Sonoma County sheriff's detectives have submitted to prosecutors their investigation of Santa Rosa police officers' actions in the shooting death of an unarmed, bipolar man.
Richard DeSantis, 30, died after being struck in the torso by a rifle shot and a handgun shot, an autopsy determined.
At least four officers responded April 9 to DeSantis' residence in the Roseland area after his wife called 911 to report that her husband had fired a gun into the attic.
She told dispatchers her husband was mentally ill and was hearing voices and said she had "secured the gun," a family member has said.
Sheriff's detectives investigating the shooting confirmed that police were warned DeSantis was having a mental health crisis, but said the officers didn't know if he was still armed when they confronted him in the driveway of his South Avenue home.
According to police, family and witness statements, DeSantis initially complied with orders to lie on the ground, but suddenly rose up and ran toward the officers on the west side of the driveway.
Santa Rosa Police Sgt. Jerry Soares, a 24-year law enforcement veteran, fired a "low-lethal weapon" that shoots a plastic projectile to subdue DeSantis, sheriff's detectives said.
When DeSantis kept coming, police said, officers on the scene fired conventional weapons, hitting him in the torso.
Sgt. Rich Celli, with 16 years of experience, Officer Travis Menke, with two years of experience, and Officer Patricia Mann, with one year of experience, each fired their weapons after DeSantis failed to stop.
Sheriff's Lt.

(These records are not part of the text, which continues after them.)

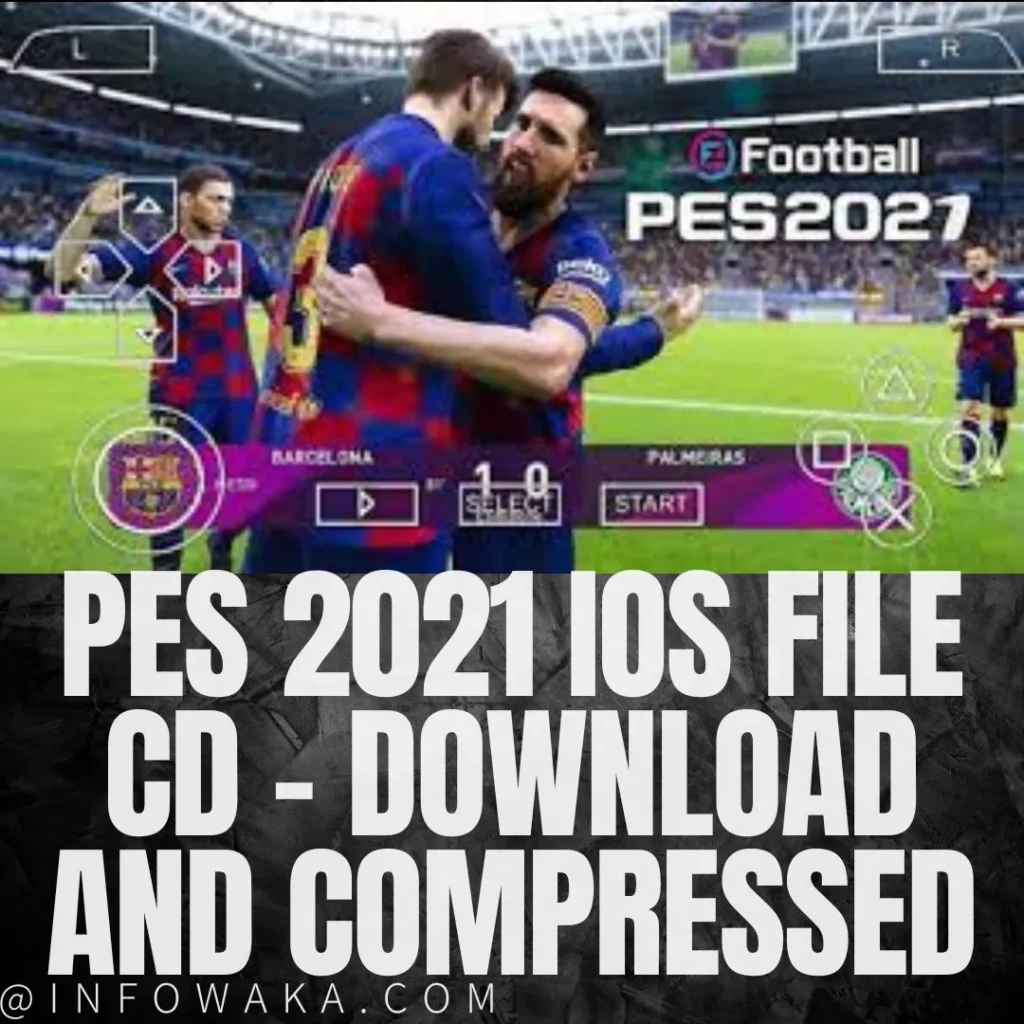 PES 2021 IOS File CD - Download and Compressed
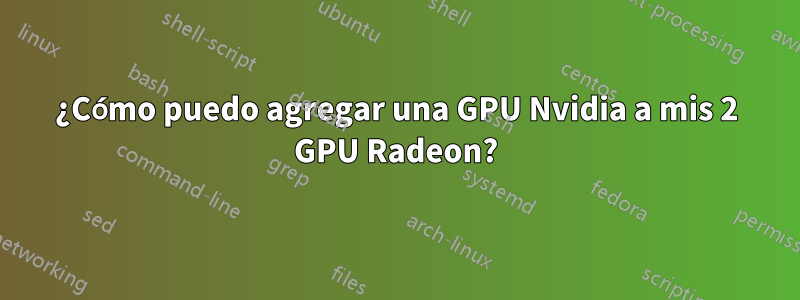 ¿Cómo puedo agregar una GPU Nvidia a mis 2 GPU Radeon?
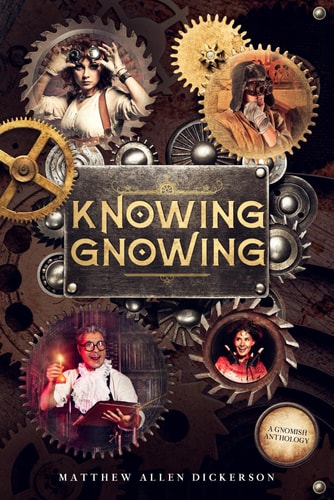 Knowing Gnowing A Gnomish Anthology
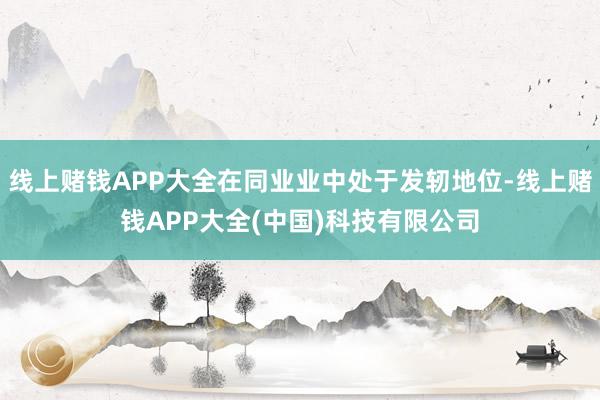 线上赌钱APP大全在同业业中处于发轫地位-线上赌钱APP大全(中国)科技有限公司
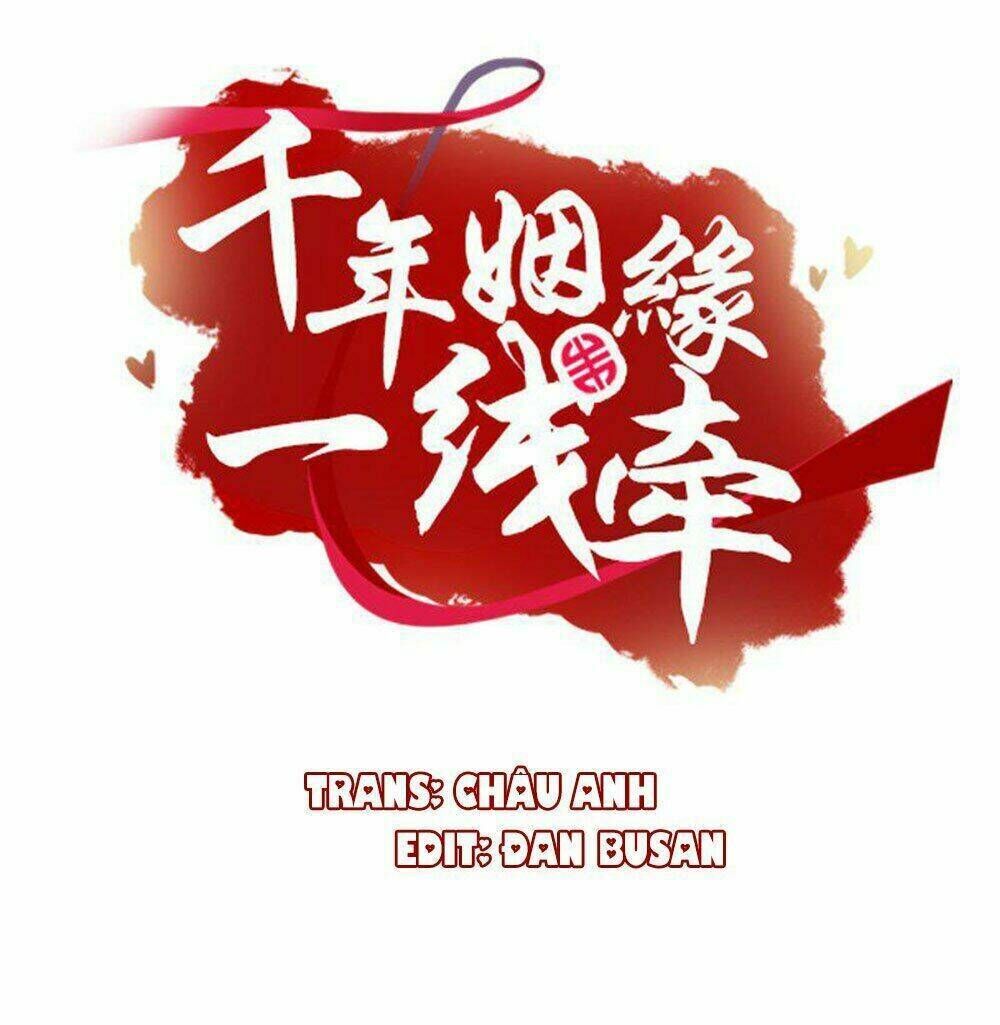 Vạn Năm Nhân Duyên Nhất Tuyến Khiên Chapter 24 - Trang 2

Rob Giordano said the report, which was submitted to prosecutors on Monday, makes no conclusions as to whether the officers violated any laws.
"We gather any fact that is relevant to a criminal investigation," he said. "Ultimately, it's going to be the D.A.'s opinion."
Assistant District Attorney Christine Cook said prosecutors in her office will review the reports and determine whether there was any criminal conduct on anyone's part -- the officers or DeSantis.
She gave no time frame for when the prosecutors' review would be complete.
"Each case is dependent on its own facts and circumstances, so it's difficult to say when we receive a report when our conclusions will be complete," she said. "But we do attempt to review it and finish our reports in as timely a manner as possible."
The Sonoma County grand jury will receive the prosecutors' report, she said.
DeSantis' family has filed a federal civil rights lawsuit against the city and the officers, alleging that they used excessive force and were poorly trained. DeSantis' wife and children are seeking unspecified general and punitive damages against the city and the four officers. The case is pending.
DeSantis' death was among five fatal police shootings between February and May on the North Coast, four of which came in Sonoma County.
Faced with criticism of the shootings, elected officials and police have been meeting with advocacy groups and civil rights activists to discuss how mental health calls are handled and whether changes are needed.
DeSantis' mother-in-law said after the incident that he had stopped taking his medication the day before the shooting. That night, she said, he began to feel paranoid and fired into the attic thinking he was protecting his family.
The sheriff's investigation showed DeSantis fired 10 shots into the ceiling of the home.